▶ **Information given**:
** BEGIN **
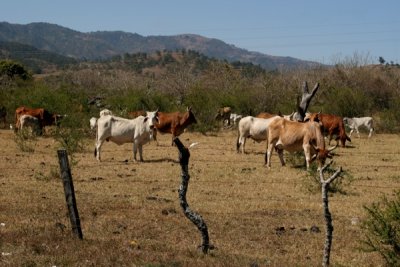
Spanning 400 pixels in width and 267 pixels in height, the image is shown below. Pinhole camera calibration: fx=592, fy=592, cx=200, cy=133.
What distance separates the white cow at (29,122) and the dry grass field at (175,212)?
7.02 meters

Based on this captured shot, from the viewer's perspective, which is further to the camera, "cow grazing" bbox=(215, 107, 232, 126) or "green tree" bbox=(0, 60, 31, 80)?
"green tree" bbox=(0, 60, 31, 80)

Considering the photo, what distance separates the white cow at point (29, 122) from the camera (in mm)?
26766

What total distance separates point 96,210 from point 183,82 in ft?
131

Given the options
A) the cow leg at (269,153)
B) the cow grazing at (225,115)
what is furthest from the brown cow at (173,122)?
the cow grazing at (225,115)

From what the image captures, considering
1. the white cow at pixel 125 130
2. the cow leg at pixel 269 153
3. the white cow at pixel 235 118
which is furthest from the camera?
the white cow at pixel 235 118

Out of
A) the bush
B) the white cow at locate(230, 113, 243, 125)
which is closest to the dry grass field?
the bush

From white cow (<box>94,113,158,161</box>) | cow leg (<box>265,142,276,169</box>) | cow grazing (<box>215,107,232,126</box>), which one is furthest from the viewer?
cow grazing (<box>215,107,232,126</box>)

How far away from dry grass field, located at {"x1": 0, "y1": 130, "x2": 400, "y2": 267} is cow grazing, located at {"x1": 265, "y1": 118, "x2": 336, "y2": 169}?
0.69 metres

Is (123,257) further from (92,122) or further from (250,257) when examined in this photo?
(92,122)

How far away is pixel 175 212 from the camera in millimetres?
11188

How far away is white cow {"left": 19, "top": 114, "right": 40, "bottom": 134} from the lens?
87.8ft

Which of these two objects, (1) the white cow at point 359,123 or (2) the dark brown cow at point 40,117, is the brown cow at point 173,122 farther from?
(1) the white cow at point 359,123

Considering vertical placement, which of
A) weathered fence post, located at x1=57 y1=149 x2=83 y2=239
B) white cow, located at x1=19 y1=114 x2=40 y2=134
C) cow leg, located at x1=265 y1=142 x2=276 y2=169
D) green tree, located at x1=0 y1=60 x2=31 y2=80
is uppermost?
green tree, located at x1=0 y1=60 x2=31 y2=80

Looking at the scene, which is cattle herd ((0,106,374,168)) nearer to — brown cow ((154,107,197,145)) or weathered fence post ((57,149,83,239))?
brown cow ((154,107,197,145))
** END **
** BEGIN **
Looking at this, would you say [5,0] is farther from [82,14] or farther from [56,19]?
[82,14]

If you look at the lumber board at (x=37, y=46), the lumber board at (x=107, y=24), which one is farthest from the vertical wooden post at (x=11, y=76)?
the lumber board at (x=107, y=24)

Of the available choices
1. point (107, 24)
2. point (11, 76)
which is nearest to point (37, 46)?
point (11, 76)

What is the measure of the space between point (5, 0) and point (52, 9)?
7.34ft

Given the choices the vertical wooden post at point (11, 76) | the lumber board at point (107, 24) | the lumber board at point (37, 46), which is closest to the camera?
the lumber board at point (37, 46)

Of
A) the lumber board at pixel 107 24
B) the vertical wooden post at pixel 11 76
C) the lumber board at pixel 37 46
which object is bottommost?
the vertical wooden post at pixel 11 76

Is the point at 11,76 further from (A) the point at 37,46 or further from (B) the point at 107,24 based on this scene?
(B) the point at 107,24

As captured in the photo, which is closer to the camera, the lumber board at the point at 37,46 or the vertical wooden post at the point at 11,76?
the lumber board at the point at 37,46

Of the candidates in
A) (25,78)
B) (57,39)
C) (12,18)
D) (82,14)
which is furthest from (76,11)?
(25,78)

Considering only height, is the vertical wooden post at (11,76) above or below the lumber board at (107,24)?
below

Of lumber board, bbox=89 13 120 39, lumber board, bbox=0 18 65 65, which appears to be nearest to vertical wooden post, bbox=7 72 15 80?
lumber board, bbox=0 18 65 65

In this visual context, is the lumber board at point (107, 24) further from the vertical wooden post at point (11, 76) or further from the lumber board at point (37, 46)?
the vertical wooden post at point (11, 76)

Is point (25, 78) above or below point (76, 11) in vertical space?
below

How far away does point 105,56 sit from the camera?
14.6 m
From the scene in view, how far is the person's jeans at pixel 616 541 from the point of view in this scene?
** END **
▶ **Brief**:
Gather every line of the records above that contains the string "bbox", and copy each one out in full.

▶ **Solution**:
Based on this captured shot, from the viewer's perspective, which is further to the camera, "cow grazing" bbox=(215, 107, 232, 126) or "green tree" bbox=(0, 60, 31, 80)?
"green tree" bbox=(0, 60, 31, 80)
Of lumber board, bbox=89 13 120 39, lumber board, bbox=0 18 65 65, which appears to be nearest to vertical wooden post, bbox=7 72 15 80?
lumber board, bbox=0 18 65 65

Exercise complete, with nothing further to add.